● **SELECTED PASSAGE**:
-*-
How many bosses want to talk about diversity during a financial crisis? Probably not many, and who can blame them when many will be spending most of their day pleading with banks, haggling with clients and shoring up depleted balance sheets.

Liz Peace CBE, Real Estate Balance chair

Property industry veteran Liz Peace does, though. Indeed, she argues that the devastation to economies caused by the Covid-19 pandemic has made the issue of company culture more relevant than ever.

“Companies that already have a good flexible working policy will be able to adapt very quickly,” Peace tells Property Week less than a month into her new role as chair of Real Estate Balance, an association founded by women looking to address gender inequality in the industry.

The former British Property Federation (BPF) chief executive has the unenviable task of asking members to renew their annual subscription to the lobby group at a time when some of them don’t even know if they will survive the next few months.

“We know it’s exceedingly difficult and we are yet another demand. We try to say that what we are doing is so important that you really can’t afford to let it slip.”

For 13 years as head of the BPF Peace argued the industry’s corner while trying to modernise some of its old-fashioned ways – acting as “good cop, bad cop”, as she puts it. The experience left Peace with a mixed view of how the industry will tackle Covid-19.

“There are a lot of deep thinkers who seriously consider what the industry is, where it should be going and how it needs to change,” she says.

“And there is the other end of the industry, which is massively blasé and gung-ho, saying ‘it’ll all get back to normal and we’ll be back to making stellar returns in due course’. The industry is very bad at blending the two.”

Peace believes a key lesson companies will take away from the Covid-19 pandemic is the importance of flexibility.

We try to say to members that what we are doing is so important you can’t let it slip.

“Sending staff on furlough is a bit like sending women on maternity leave for nine months. Will they have a job to come back to? How do they keep in touch or keep up to speed with what’s going on?”

While Covid-19 currently looms large over everything, Peace remains focused on Real Estate Balance’s long-term objectives, including its original goal of getting a cadre of chief executives on side and drawing up a tool kit to give property bosses practical help in areas such as recruitment and flexible working. So far it has proven to be a tough sell.

“Even if you have a CEO who says ‘this is what I want to do’, the organisation has to have the culture embedded right down to the lowest level to make it happen,” says Peace. “How do you get it below the senior leadership to the people who actually do it on the ground?”
-*-
● **THINGS TO DO**:
A – From the article about Liz Peace, extract the passage from "For 13 years" to "importance of flexibility.".
B – Render this sentence from the article about Liz Peace in Spanish: "Peace believes a key lesson companies will take away from the Covid-19 pandemic is the importance of flexibility."

● **RECORDED DATA**:
-*-
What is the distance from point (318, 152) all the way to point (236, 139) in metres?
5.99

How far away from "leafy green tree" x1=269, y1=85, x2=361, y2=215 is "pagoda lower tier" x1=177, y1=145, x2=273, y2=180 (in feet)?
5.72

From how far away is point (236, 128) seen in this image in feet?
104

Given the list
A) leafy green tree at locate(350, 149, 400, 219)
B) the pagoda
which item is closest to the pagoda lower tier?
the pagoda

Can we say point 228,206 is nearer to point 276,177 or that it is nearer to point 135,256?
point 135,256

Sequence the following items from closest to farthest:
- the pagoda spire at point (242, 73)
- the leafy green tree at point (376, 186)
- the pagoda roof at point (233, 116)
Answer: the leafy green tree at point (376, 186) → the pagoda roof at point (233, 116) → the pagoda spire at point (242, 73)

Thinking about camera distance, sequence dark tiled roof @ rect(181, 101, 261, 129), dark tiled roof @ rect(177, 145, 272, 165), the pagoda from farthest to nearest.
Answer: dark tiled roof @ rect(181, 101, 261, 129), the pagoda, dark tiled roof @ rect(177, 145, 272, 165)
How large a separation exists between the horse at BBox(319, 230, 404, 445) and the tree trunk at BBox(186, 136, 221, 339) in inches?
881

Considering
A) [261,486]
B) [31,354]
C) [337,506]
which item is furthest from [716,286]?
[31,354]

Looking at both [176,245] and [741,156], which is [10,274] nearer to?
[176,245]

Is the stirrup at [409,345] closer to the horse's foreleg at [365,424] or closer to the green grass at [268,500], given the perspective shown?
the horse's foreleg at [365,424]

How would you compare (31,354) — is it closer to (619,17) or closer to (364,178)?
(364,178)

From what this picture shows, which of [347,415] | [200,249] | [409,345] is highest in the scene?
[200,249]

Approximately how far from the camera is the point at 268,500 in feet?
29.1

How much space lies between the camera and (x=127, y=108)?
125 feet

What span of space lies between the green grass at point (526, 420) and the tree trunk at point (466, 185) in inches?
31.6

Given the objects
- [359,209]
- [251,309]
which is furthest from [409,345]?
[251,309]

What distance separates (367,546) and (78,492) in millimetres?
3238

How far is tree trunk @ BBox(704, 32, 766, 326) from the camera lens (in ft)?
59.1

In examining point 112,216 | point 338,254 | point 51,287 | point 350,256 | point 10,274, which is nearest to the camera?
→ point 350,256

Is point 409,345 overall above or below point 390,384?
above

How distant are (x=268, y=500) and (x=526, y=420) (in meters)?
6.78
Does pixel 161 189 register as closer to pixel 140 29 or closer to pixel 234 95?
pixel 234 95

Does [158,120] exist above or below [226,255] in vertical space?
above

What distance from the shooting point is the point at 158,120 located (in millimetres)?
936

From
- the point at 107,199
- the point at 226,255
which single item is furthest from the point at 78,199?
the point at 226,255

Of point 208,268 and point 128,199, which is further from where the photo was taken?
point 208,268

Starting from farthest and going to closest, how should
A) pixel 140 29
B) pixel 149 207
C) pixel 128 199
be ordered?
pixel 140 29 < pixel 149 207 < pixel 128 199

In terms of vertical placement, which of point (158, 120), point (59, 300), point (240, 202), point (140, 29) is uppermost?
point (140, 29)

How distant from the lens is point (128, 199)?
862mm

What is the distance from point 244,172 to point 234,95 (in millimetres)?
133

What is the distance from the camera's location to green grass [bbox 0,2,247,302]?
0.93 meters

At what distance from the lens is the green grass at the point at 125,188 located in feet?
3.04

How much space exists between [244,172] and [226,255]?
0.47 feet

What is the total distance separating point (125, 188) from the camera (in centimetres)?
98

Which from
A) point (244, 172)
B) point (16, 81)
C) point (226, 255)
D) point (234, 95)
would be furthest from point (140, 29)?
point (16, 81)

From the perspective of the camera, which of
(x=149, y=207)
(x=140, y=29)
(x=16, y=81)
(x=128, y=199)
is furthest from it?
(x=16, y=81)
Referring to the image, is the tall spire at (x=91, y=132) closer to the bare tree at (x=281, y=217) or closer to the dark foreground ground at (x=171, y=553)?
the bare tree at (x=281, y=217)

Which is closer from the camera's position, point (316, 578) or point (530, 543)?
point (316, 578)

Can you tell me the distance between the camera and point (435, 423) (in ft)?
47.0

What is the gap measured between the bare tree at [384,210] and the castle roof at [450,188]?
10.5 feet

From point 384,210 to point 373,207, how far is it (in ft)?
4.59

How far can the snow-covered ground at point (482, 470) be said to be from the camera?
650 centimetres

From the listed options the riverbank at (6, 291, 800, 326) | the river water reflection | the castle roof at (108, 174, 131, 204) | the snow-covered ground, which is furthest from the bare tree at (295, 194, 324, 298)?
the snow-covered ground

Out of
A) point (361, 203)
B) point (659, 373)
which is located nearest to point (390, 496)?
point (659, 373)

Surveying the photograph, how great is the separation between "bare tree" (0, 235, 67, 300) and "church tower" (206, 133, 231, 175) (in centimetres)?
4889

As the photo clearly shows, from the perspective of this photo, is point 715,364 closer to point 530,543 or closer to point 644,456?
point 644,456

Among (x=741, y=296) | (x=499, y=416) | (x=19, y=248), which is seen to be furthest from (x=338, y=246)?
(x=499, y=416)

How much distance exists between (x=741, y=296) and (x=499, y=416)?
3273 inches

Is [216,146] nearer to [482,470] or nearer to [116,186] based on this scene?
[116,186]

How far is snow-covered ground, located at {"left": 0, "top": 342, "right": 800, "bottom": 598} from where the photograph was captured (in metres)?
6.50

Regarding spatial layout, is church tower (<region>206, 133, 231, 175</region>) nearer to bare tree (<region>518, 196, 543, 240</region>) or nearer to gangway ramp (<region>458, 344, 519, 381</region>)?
-*-
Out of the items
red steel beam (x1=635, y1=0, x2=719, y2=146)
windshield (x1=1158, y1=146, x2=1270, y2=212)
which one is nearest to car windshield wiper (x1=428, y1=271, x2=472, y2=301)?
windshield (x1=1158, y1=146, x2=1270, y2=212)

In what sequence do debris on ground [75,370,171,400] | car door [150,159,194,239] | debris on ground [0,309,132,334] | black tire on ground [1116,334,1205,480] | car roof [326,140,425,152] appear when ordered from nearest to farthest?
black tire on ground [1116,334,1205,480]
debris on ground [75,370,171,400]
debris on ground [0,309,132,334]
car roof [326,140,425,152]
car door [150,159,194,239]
-*-
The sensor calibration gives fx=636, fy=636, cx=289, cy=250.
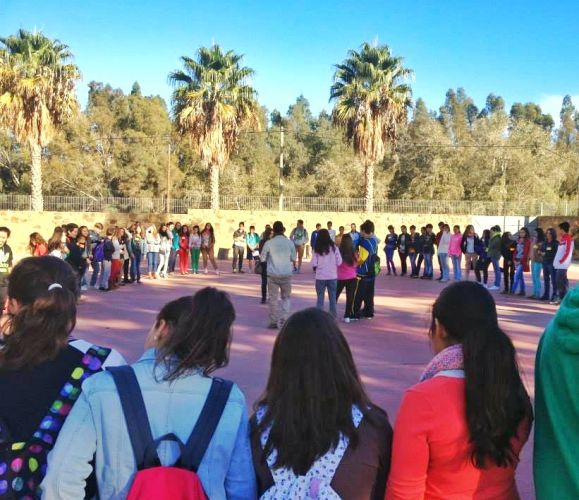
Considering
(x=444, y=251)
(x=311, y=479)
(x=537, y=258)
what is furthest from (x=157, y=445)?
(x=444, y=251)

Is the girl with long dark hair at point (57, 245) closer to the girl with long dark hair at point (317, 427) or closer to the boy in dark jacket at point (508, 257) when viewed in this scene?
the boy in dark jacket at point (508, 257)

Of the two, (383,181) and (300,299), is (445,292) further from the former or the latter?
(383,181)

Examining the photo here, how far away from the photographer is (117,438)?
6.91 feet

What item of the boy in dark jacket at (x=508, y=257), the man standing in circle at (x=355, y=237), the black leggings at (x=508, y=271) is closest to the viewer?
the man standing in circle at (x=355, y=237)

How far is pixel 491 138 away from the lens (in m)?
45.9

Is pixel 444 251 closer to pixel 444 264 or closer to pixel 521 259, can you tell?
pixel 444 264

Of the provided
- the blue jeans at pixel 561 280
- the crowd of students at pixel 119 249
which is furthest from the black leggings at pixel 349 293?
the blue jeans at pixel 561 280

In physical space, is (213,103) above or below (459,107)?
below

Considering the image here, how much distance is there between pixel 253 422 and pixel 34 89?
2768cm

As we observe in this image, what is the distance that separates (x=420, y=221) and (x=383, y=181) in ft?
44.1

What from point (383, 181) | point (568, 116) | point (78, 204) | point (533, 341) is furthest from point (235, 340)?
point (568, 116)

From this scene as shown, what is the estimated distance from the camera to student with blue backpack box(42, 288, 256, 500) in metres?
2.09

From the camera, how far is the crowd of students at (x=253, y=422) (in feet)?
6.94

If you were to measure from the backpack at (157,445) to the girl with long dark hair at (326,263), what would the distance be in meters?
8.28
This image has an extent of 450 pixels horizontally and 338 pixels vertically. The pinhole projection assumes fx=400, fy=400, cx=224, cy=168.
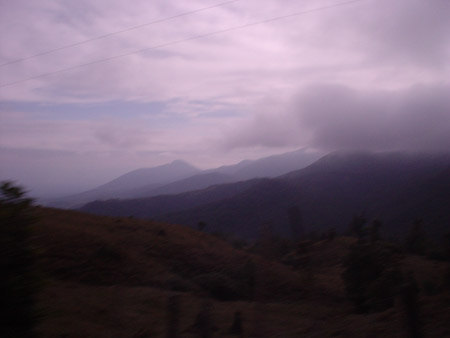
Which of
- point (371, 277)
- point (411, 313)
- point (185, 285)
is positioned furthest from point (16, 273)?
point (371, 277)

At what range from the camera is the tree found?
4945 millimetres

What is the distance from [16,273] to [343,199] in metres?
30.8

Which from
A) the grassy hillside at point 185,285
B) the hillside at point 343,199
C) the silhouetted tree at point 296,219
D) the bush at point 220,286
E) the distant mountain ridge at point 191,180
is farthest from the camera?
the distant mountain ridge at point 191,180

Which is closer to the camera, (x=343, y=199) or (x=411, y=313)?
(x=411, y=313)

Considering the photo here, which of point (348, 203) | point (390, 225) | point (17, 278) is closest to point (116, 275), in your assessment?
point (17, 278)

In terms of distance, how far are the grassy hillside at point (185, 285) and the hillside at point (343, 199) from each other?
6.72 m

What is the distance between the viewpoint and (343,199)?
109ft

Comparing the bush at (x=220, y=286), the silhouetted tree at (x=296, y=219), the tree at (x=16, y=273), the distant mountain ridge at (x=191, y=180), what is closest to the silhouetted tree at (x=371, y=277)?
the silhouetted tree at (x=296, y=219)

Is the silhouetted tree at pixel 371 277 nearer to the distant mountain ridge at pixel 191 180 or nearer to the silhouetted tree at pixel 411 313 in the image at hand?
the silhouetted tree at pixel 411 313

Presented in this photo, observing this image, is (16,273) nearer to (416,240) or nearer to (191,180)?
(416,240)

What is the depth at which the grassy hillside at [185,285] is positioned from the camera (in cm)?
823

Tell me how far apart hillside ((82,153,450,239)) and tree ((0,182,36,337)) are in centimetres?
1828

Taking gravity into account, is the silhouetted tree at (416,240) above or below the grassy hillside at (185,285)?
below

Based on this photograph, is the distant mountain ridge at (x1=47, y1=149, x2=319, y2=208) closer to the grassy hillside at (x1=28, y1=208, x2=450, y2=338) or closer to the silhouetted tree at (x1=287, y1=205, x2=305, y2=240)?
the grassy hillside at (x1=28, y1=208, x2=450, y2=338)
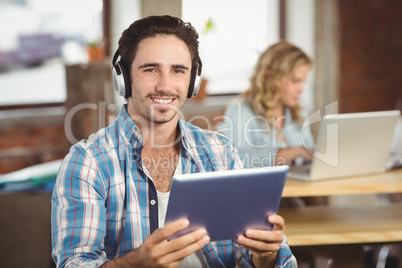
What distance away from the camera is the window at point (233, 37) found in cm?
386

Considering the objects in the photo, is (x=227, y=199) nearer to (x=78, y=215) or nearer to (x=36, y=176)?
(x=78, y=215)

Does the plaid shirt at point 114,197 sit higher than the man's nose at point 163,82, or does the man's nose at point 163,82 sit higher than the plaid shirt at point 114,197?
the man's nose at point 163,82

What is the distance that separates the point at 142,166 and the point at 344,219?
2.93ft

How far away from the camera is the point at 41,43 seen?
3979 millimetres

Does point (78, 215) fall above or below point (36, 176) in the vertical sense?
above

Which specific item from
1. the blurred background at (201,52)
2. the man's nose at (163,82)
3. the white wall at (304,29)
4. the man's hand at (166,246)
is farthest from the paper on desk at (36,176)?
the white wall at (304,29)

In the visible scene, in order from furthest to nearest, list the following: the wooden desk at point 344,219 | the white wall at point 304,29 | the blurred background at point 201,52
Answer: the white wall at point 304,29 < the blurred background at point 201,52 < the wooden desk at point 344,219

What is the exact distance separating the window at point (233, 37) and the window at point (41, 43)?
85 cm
-*-
● **EXPECTED RESULTS**:
A –
For 13 years as head of the BPF Peace argued the industry’s corner while trying to modernise some of its old-fashioned ways – acting as “good cop, bad cop”, as she puts it. The experience left Peace with a mixed view of how the industry will tackle Covid-19.

“There are a lot of deep thinkers who seriously consider what the industry is, where it should be going and how it needs to change,” she says.

“And there is the other end of the industry, which is massively blasé and gung-ho, saying ‘it’ll all get back to normal and we’ll be back to making stellar returns in due course’. The industry is very bad at blending the two.”

Peace believes a key lesson companies will take away from the Covid-19 pandemic is the importance of flexibility.

B – Peace cree que una lección clave que las empresas sacarán de la pandemia de Covid-19 es la importancia de la flexibilidad.